- **Excerpted text**:
Upscaling in ex ante LCA has not been extensively explored in literature so far, although various upscaling methods have been used in ex ante LCA studies. Some studies developed frameworks and systematic procedures for upscaling. For instance, Shibasaki et al. (2006) introduced a systematic approach for upscaling pilot-plant processes to industrial plant processes. In their work, they presented technical aspects which should be considered in the upscaling process. Piccinno et al. (2016) proposed a framework for upscaling common processes in wet chemistry from lab scale to industrial scale. This framework comprises calculation procedures and qualitative guidance for upscaling based on literature and expert consultation. Simon et al. (2016) introduced a framework for the estimation of industrial process data based on the results of laboratory experiments. In order to demonstrate how the framework works, the authors applied this framework to upscale nanofiber electrospinning for Li-ion battery cathode applications. Finally, a few studies conducted a review on LCA of emerging technologies and touched upon the topic of upscaling in LCA (Buyle et al. 2019; Moni et al. 2020; Thonemann et al. 2020).
However, little research has been done on the differences and similarities between the key characteristics and methodological principles of upscaling methods for emerging technologies. To fill this research gap, we conducted a review of ex ante LCA studies applying upscaling methods. The objectives of our work were to develop a framework describing the upscaling steps based on the review results and to provide recommendations for LCA practitioners regarding an upscaling procedure. With our review, we aimed to answer the following research questions:
1.
Which upscaling methods have already been applied in ex ante LCA, and what are their key characteristics and methodological principles?
2.
What steps are involved in the upscaling of emerging technologies in ex ante LCA?
3.
Which recommendations can be given to practitioners of ex ante LCA regarding upscaling?
2 Methods
2.1 Literature selection
To answer the research questions, a literature search and review was done using Web of Science for studies published from 1990 to 2019 (April). Different variations of the term “ex ante LCA” were used as keywords: TOPIC: (“anticipatory life cycle assessment”) OR TOPIC: (“anticipatory life cycle analysis”) OR TOPIC: (“anticipatory LCA”) OR TOPIC: (“prospective life cycle assessment”) OR TOPIC: (“prospective life cycle analysis”) OR TOPIC: (“prospective LCA”) OR TOPIC: (“ex-ante life cycle assessment”) OR TOPIC: (“ex-ante life cycle analysis”) OR TOPIC: (“ex-ante LCA”) OR TOPIC: (“life cycle assessment” AND “up scal*”) OR TOPIC: (“life cycle analysis” AND “up scal*”) OR TOPIC: (LCA AND “up scal*”) OR TOPIC: (“life cycle assessment” AND “scal* up”) OR TOPIC: (“life cycle analysis” AND “scal* up”) OR TOPIC: (LCA AND “scal* up”). These keywords were searched in the titles, the abstracts, and the author keywords of the articles. The titles and the abstracts of publications found with these keywords were screened, and studies meeting the following exclusion criteria were excluded:
Studies that did not perform LCA
Review papers
LCA studies that developed scenarios for future development of an existing technology but did not upscale a technology
Studies that performed laboratory LCA but did not perform upscaling
LCA studies that upscaled LCIA (life cycle impact assessment) results only without explicit upscaling of inventory processes and process data
Ex ante LCA studies that did not clearly describe the upscaling procedure applied in a case study or did not describe such a procedure at all.

(Stored data entries)
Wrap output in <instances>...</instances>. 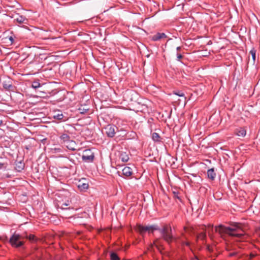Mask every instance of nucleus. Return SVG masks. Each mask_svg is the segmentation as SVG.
<instances>
[{"label": "nucleus", "instance_id": "f704fd0d", "mask_svg": "<svg viewBox=\"0 0 260 260\" xmlns=\"http://www.w3.org/2000/svg\"><path fill=\"white\" fill-rule=\"evenodd\" d=\"M197 229H194L193 228L192 229V231H191V232H192L193 234H196V230Z\"/></svg>", "mask_w": 260, "mask_h": 260}, {"label": "nucleus", "instance_id": "dca6fc26", "mask_svg": "<svg viewBox=\"0 0 260 260\" xmlns=\"http://www.w3.org/2000/svg\"><path fill=\"white\" fill-rule=\"evenodd\" d=\"M152 139L153 141L156 143H161L162 138L160 137L159 135L157 133H153L152 134Z\"/></svg>", "mask_w": 260, "mask_h": 260}, {"label": "nucleus", "instance_id": "9d476101", "mask_svg": "<svg viewBox=\"0 0 260 260\" xmlns=\"http://www.w3.org/2000/svg\"><path fill=\"white\" fill-rule=\"evenodd\" d=\"M127 100L134 101L137 97V94L133 91H127L125 93Z\"/></svg>", "mask_w": 260, "mask_h": 260}, {"label": "nucleus", "instance_id": "58836bf2", "mask_svg": "<svg viewBox=\"0 0 260 260\" xmlns=\"http://www.w3.org/2000/svg\"><path fill=\"white\" fill-rule=\"evenodd\" d=\"M86 21H87L88 22H89L90 20H87Z\"/></svg>", "mask_w": 260, "mask_h": 260}, {"label": "nucleus", "instance_id": "a211bd4d", "mask_svg": "<svg viewBox=\"0 0 260 260\" xmlns=\"http://www.w3.org/2000/svg\"><path fill=\"white\" fill-rule=\"evenodd\" d=\"M88 183L82 182L81 181H79L78 185V187L81 191H85L88 188Z\"/></svg>", "mask_w": 260, "mask_h": 260}, {"label": "nucleus", "instance_id": "7ed1b4c3", "mask_svg": "<svg viewBox=\"0 0 260 260\" xmlns=\"http://www.w3.org/2000/svg\"><path fill=\"white\" fill-rule=\"evenodd\" d=\"M25 236L15 232L9 239L11 245L15 248H20L24 244Z\"/></svg>", "mask_w": 260, "mask_h": 260}, {"label": "nucleus", "instance_id": "f3484780", "mask_svg": "<svg viewBox=\"0 0 260 260\" xmlns=\"http://www.w3.org/2000/svg\"><path fill=\"white\" fill-rule=\"evenodd\" d=\"M25 165L22 161H18L15 163V169L17 172H21L24 168Z\"/></svg>", "mask_w": 260, "mask_h": 260}, {"label": "nucleus", "instance_id": "7c9ffc66", "mask_svg": "<svg viewBox=\"0 0 260 260\" xmlns=\"http://www.w3.org/2000/svg\"><path fill=\"white\" fill-rule=\"evenodd\" d=\"M8 38L10 41L11 44H12L14 43V41L13 37L12 36H10Z\"/></svg>", "mask_w": 260, "mask_h": 260}, {"label": "nucleus", "instance_id": "a878e982", "mask_svg": "<svg viewBox=\"0 0 260 260\" xmlns=\"http://www.w3.org/2000/svg\"><path fill=\"white\" fill-rule=\"evenodd\" d=\"M31 86L32 88L36 89L40 86V83L38 81H34L32 83Z\"/></svg>", "mask_w": 260, "mask_h": 260}, {"label": "nucleus", "instance_id": "c85d7f7f", "mask_svg": "<svg viewBox=\"0 0 260 260\" xmlns=\"http://www.w3.org/2000/svg\"><path fill=\"white\" fill-rule=\"evenodd\" d=\"M238 254V252L237 251H233L232 252H230L229 254V256L230 257L235 256H236Z\"/></svg>", "mask_w": 260, "mask_h": 260}, {"label": "nucleus", "instance_id": "f8f14e48", "mask_svg": "<svg viewBox=\"0 0 260 260\" xmlns=\"http://www.w3.org/2000/svg\"><path fill=\"white\" fill-rule=\"evenodd\" d=\"M66 147H67V148L69 150H73V151L76 150V144L75 141H74L73 140H70V141H69L68 142H67L66 143Z\"/></svg>", "mask_w": 260, "mask_h": 260}, {"label": "nucleus", "instance_id": "aec40b11", "mask_svg": "<svg viewBox=\"0 0 260 260\" xmlns=\"http://www.w3.org/2000/svg\"><path fill=\"white\" fill-rule=\"evenodd\" d=\"M59 138L60 140H62L64 143H66L70 140V136L67 134H61Z\"/></svg>", "mask_w": 260, "mask_h": 260}, {"label": "nucleus", "instance_id": "9b49d317", "mask_svg": "<svg viewBox=\"0 0 260 260\" xmlns=\"http://www.w3.org/2000/svg\"><path fill=\"white\" fill-rule=\"evenodd\" d=\"M235 134L238 137H244L246 134V131L244 127H240L236 129Z\"/></svg>", "mask_w": 260, "mask_h": 260}, {"label": "nucleus", "instance_id": "ddd939ff", "mask_svg": "<svg viewBox=\"0 0 260 260\" xmlns=\"http://www.w3.org/2000/svg\"><path fill=\"white\" fill-rule=\"evenodd\" d=\"M202 229L204 231L197 235L196 239V242H198L199 239L204 240L206 237V235L205 233V226L202 225Z\"/></svg>", "mask_w": 260, "mask_h": 260}, {"label": "nucleus", "instance_id": "c9c22d12", "mask_svg": "<svg viewBox=\"0 0 260 260\" xmlns=\"http://www.w3.org/2000/svg\"><path fill=\"white\" fill-rule=\"evenodd\" d=\"M176 49H177V51H179L180 50L181 47H177Z\"/></svg>", "mask_w": 260, "mask_h": 260}, {"label": "nucleus", "instance_id": "2eb2a0df", "mask_svg": "<svg viewBox=\"0 0 260 260\" xmlns=\"http://www.w3.org/2000/svg\"><path fill=\"white\" fill-rule=\"evenodd\" d=\"M122 174L126 177L131 176L133 174L132 169L128 167H125L122 170Z\"/></svg>", "mask_w": 260, "mask_h": 260}, {"label": "nucleus", "instance_id": "39448f33", "mask_svg": "<svg viewBox=\"0 0 260 260\" xmlns=\"http://www.w3.org/2000/svg\"><path fill=\"white\" fill-rule=\"evenodd\" d=\"M71 201L68 200L65 201L63 200L58 201L57 203L58 208H60L62 210H74L75 208L71 206Z\"/></svg>", "mask_w": 260, "mask_h": 260}, {"label": "nucleus", "instance_id": "b1692460", "mask_svg": "<svg viewBox=\"0 0 260 260\" xmlns=\"http://www.w3.org/2000/svg\"><path fill=\"white\" fill-rule=\"evenodd\" d=\"M250 53L252 55V59H253V63L255 62V58H256V50L253 48L250 51Z\"/></svg>", "mask_w": 260, "mask_h": 260}, {"label": "nucleus", "instance_id": "6ab92c4d", "mask_svg": "<svg viewBox=\"0 0 260 260\" xmlns=\"http://www.w3.org/2000/svg\"><path fill=\"white\" fill-rule=\"evenodd\" d=\"M207 175L208 178L211 179V180H214L216 177V173L214 170V169H210L207 171Z\"/></svg>", "mask_w": 260, "mask_h": 260}, {"label": "nucleus", "instance_id": "4be33fe9", "mask_svg": "<svg viewBox=\"0 0 260 260\" xmlns=\"http://www.w3.org/2000/svg\"><path fill=\"white\" fill-rule=\"evenodd\" d=\"M16 21L19 24H26L27 22V19L25 18V17H17L16 19Z\"/></svg>", "mask_w": 260, "mask_h": 260}, {"label": "nucleus", "instance_id": "473e14b6", "mask_svg": "<svg viewBox=\"0 0 260 260\" xmlns=\"http://www.w3.org/2000/svg\"><path fill=\"white\" fill-rule=\"evenodd\" d=\"M192 260L197 259L199 260V257L195 254H194L193 257L191 258Z\"/></svg>", "mask_w": 260, "mask_h": 260}, {"label": "nucleus", "instance_id": "423d86ee", "mask_svg": "<svg viewBox=\"0 0 260 260\" xmlns=\"http://www.w3.org/2000/svg\"><path fill=\"white\" fill-rule=\"evenodd\" d=\"M94 158L93 152L90 149H86L84 151V154L82 156V160L85 162H92Z\"/></svg>", "mask_w": 260, "mask_h": 260}, {"label": "nucleus", "instance_id": "412c9836", "mask_svg": "<svg viewBox=\"0 0 260 260\" xmlns=\"http://www.w3.org/2000/svg\"><path fill=\"white\" fill-rule=\"evenodd\" d=\"M110 257L111 260H120V258L117 254L113 251L110 252Z\"/></svg>", "mask_w": 260, "mask_h": 260}, {"label": "nucleus", "instance_id": "f257e3e1", "mask_svg": "<svg viewBox=\"0 0 260 260\" xmlns=\"http://www.w3.org/2000/svg\"><path fill=\"white\" fill-rule=\"evenodd\" d=\"M231 227H226L219 225L215 228V232L220 234L225 233L233 237L242 238L245 234L246 226L242 223L234 222L231 224Z\"/></svg>", "mask_w": 260, "mask_h": 260}, {"label": "nucleus", "instance_id": "f03ea898", "mask_svg": "<svg viewBox=\"0 0 260 260\" xmlns=\"http://www.w3.org/2000/svg\"><path fill=\"white\" fill-rule=\"evenodd\" d=\"M156 231H158L161 235L162 238L170 245L174 237L172 234V231L171 226L165 225L161 229H160L158 227V230H156Z\"/></svg>", "mask_w": 260, "mask_h": 260}, {"label": "nucleus", "instance_id": "393cba45", "mask_svg": "<svg viewBox=\"0 0 260 260\" xmlns=\"http://www.w3.org/2000/svg\"><path fill=\"white\" fill-rule=\"evenodd\" d=\"M181 245L182 246L185 245L188 247L190 250L193 252L192 249L190 247V243L189 242L182 241Z\"/></svg>", "mask_w": 260, "mask_h": 260}, {"label": "nucleus", "instance_id": "4468645a", "mask_svg": "<svg viewBox=\"0 0 260 260\" xmlns=\"http://www.w3.org/2000/svg\"><path fill=\"white\" fill-rule=\"evenodd\" d=\"M119 159L123 162H126L129 160L128 154L125 152L121 151L120 152Z\"/></svg>", "mask_w": 260, "mask_h": 260}, {"label": "nucleus", "instance_id": "e433bc0d", "mask_svg": "<svg viewBox=\"0 0 260 260\" xmlns=\"http://www.w3.org/2000/svg\"><path fill=\"white\" fill-rule=\"evenodd\" d=\"M2 124H3V120H0V126L1 125H2Z\"/></svg>", "mask_w": 260, "mask_h": 260}, {"label": "nucleus", "instance_id": "1a4fd4ad", "mask_svg": "<svg viewBox=\"0 0 260 260\" xmlns=\"http://www.w3.org/2000/svg\"><path fill=\"white\" fill-rule=\"evenodd\" d=\"M167 38V36L165 33L157 32L155 35L152 36L151 39L153 41H157L163 39H166Z\"/></svg>", "mask_w": 260, "mask_h": 260}, {"label": "nucleus", "instance_id": "5701e85b", "mask_svg": "<svg viewBox=\"0 0 260 260\" xmlns=\"http://www.w3.org/2000/svg\"><path fill=\"white\" fill-rule=\"evenodd\" d=\"M28 239L30 241L32 242H36L37 241L38 239L34 235L30 234L28 237H25V239Z\"/></svg>", "mask_w": 260, "mask_h": 260}, {"label": "nucleus", "instance_id": "cd10ccee", "mask_svg": "<svg viewBox=\"0 0 260 260\" xmlns=\"http://www.w3.org/2000/svg\"><path fill=\"white\" fill-rule=\"evenodd\" d=\"M173 93L175 95L179 96H184V94L181 91H174Z\"/></svg>", "mask_w": 260, "mask_h": 260}, {"label": "nucleus", "instance_id": "ea45409f", "mask_svg": "<svg viewBox=\"0 0 260 260\" xmlns=\"http://www.w3.org/2000/svg\"><path fill=\"white\" fill-rule=\"evenodd\" d=\"M259 230H260V227H259Z\"/></svg>", "mask_w": 260, "mask_h": 260}, {"label": "nucleus", "instance_id": "6e6552de", "mask_svg": "<svg viewBox=\"0 0 260 260\" xmlns=\"http://www.w3.org/2000/svg\"><path fill=\"white\" fill-rule=\"evenodd\" d=\"M53 117L54 119L62 121H65L68 119V117L63 114L62 112L60 110L54 112Z\"/></svg>", "mask_w": 260, "mask_h": 260}, {"label": "nucleus", "instance_id": "20e7f679", "mask_svg": "<svg viewBox=\"0 0 260 260\" xmlns=\"http://www.w3.org/2000/svg\"><path fill=\"white\" fill-rule=\"evenodd\" d=\"M158 230L157 225H151L149 226H143L141 224H138L136 227V230L141 234L143 235L146 232L153 233L154 231Z\"/></svg>", "mask_w": 260, "mask_h": 260}, {"label": "nucleus", "instance_id": "bb28decb", "mask_svg": "<svg viewBox=\"0 0 260 260\" xmlns=\"http://www.w3.org/2000/svg\"><path fill=\"white\" fill-rule=\"evenodd\" d=\"M154 244H155V246L159 249L162 247V245L160 244L159 239L155 240Z\"/></svg>", "mask_w": 260, "mask_h": 260}, {"label": "nucleus", "instance_id": "72a5a7b5", "mask_svg": "<svg viewBox=\"0 0 260 260\" xmlns=\"http://www.w3.org/2000/svg\"><path fill=\"white\" fill-rule=\"evenodd\" d=\"M174 197L175 198H177L178 199H179V197L178 196V193L177 192H174Z\"/></svg>", "mask_w": 260, "mask_h": 260}, {"label": "nucleus", "instance_id": "c756f323", "mask_svg": "<svg viewBox=\"0 0 260 260\" xmlns=\"http://www.w3.org/2000/svg\"><path fill=\"white\" fill-rule=\"evenodd\" d=\"M13 86L11 84H9V85L4 84V87L7 89H10Z\"/></svg>", "mask_w": 260, "mask_h": 260}, {"label": "nucleus", "instance_id": "0eeeda50", "mask_svg": "<svg viewBox=\"0 0 260 260\" xmlns=\"http://www.w3.org/2000/svg\"><path fill=\"white\" fill-rule=\"evenodd\" d=\"M105 133L109 137L112 138L115 136L116 132L118 131V128L114 125L108 124L105 128Z\"/></svg>", "mask_w": 260, "mask_h": 260}, {"label": "nucleus", "instance_id": "2f4dec72", "mask_svg": "<svg viewBox=\"0 0 260 260\" xmlns=\"http://www.w3.org/2000/svg\"><path fill=\"white\" fill-rule=\"evenodd\" d=\"M177 55L178 60H180L183 57L182 55L181 54L178 53Z\"/></svg>", "mask_w": 260, "mask_h": 260}, {"label": "nucleus", "instance_id": "4c0bfd02", "mask_svg": "<svg viewBox=\"0 0 260 260\" xmlns=\"http://www.w3.org/2000/svg\"><path fill=\"white\" fill-rule=\"evenodd\" d=\"M3 166V164L0 163V169L2 168Z\"/></svg>", "mask_w": 260, "mask_h": 260}]
</instances>
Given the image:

- **Problem to work on**: Can you carry on the text on upscaling in ex ante LCA from its final line?

- **Exercise response**:
Studies meeting all criteria were further reviewed.
2.2 Literature review
We defined the two sets of criteria and reviewed all the included studies against these criteria to obtain a better understanding of the upscaling methods applied:
1.
Criteria identifying the key characteristics of upscaling methods:
a.
What technology was upscaled?
b.
What was the starting scale and to which scale was a technology upscaled? Here we will group the studies applying upscaling into 4 categories:
i.
From lab scale to pilot scale
ii.
From lab scale to industrial scale
iii.
From pilot scale to industrial scale
iv.
From lab and pilot scales to industrial scale
c.
Did the upscaling method provide results for energy flows, material flows, and elementary flows (emissions and natural resource use) or only for one or two of these?
2.
Criteria identifying the main methodological principles of upscaling methods:
a.
Was a hypothetical upscaled technology described?
b.
Were upscaling methods based on different estimation or calculation principles?
c.
What data was required for the applied upscaling methods?
In Section 4 we introduced a framework describing the upscaling steps in ex ante LCA. In addition, we discussed to what extent the included ex ante LCA studies explicitly dealt with the steps introduced in the framework. Finally, based on the review results, we developed a decision tree that provides recommendations for LCA practitioners regarding upscaling for ex ante LCA.
3 Results
Of 184 studies identified initially (Online Recourse 2), screening resulted in 18 studies that met all the criteria. In order to answer research question 1, “Which up-scaling methods have already been applied in ex-ante LCA, and what are their key characteristics and methodological principles?”, upscaling methods used in the included ex ante LCA studies were reviewed using the two sets of criteria defined in Section 2.2: (1) criteria identifying the key characteristics of upscaling methods and (2) criteria identifying the main methodological principles of upscaling methods. Section 3.1 presents the key characteristics of the applied upscaling methods, and Section 3.2 shows the results for their methodological principles.
3.1 Key characteristics of upscaling methods
Table 1 shows the key characteristics of upscaling methods applied in 18 ex ante LCA studies. To be more specific, Table 1 describes the kind of technology that each study upscaled, the starting and end scales for the upscaling, and the results that were calculated after upscaling (energy inputs and/or outputs, material inputs and/or outputs, and elementary flows (emissions and natural resource use)).
Table 1
Key characteristics of upscaling methods applied in ex ante LCA
aElementary flows = emissions and natural resource use (land use was not included in the review criteria)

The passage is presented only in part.